„sine vi humana, sed verbo“ – Von der Logokratie in der Kirche Jesu Christi: „Das ist die Herrschaft des Logos in der Kirche, dass er nichts erzwingt, sondern diejenigen, die ihm glauben, zu Kinder Gottes ermächtigt.“

„sine vi humana, sed verbo“ – Von der Logokratie in der Kirche Jesu Christi

Auch wenn das Wort „Logokratie“ in der politischen Theorie negativ konnotiert ist – mit Worten herrschen[1], lässt sich damit treffend zur Sprache bringen, was nach den Bekenntnisschriften über die kirchliche Ge­walt (De potestate ecclesiastica) gesagt ist: Kirchenleitung kann nur als Wortdienst (minste­rium verbi) „sine vi humana, sed verbo[2] zur Geltung kommen.
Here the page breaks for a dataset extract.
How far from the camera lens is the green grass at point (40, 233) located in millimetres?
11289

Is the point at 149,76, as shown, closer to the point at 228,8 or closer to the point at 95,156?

Das Hirtenamt in der Kirche vollzieht sich als Wortgeschehen „hoc est docere verbum seu ecclesiam verbo regere[3]. Der eine Logos (Singular!) steht nicht für Wortge­fechte (logoi), die Washington Irving Anfang des 19. Jahrhunderts in seiner Beschreibung der USA als „Logocracy“ am Werk gesehen hat[4], sondern für „das eine Wort Gottes, das wir zu hören, dem wir im Leben und im Ster­ben zu vertrauen und zu gehorchen haben“, nämlich Jesus Christus[5]. Kommt Gottes Herrschaft in Jesus Christus zu Wort, kann sie nur dort ihre heilvolle Wirkung entfalten, wo dieses Wort im Glauben angenommen wird, so wie dies ja im Prolog des Evangeliums nach Johannes angekündigt ist:

Er [der Logos] war in der Welt und die Welt ist durch ihn geworden, aber die Welt erkannte ihn nicht. Er kam in sein Eigentum, aber die Seinen nahmen ihn nicht auf. Allen aber, die ihn aufnahmen, gab er Macht, Kinder Gottes zu werden, allen, die an seinen Namen glauben.“ (1,10-12, EÜ)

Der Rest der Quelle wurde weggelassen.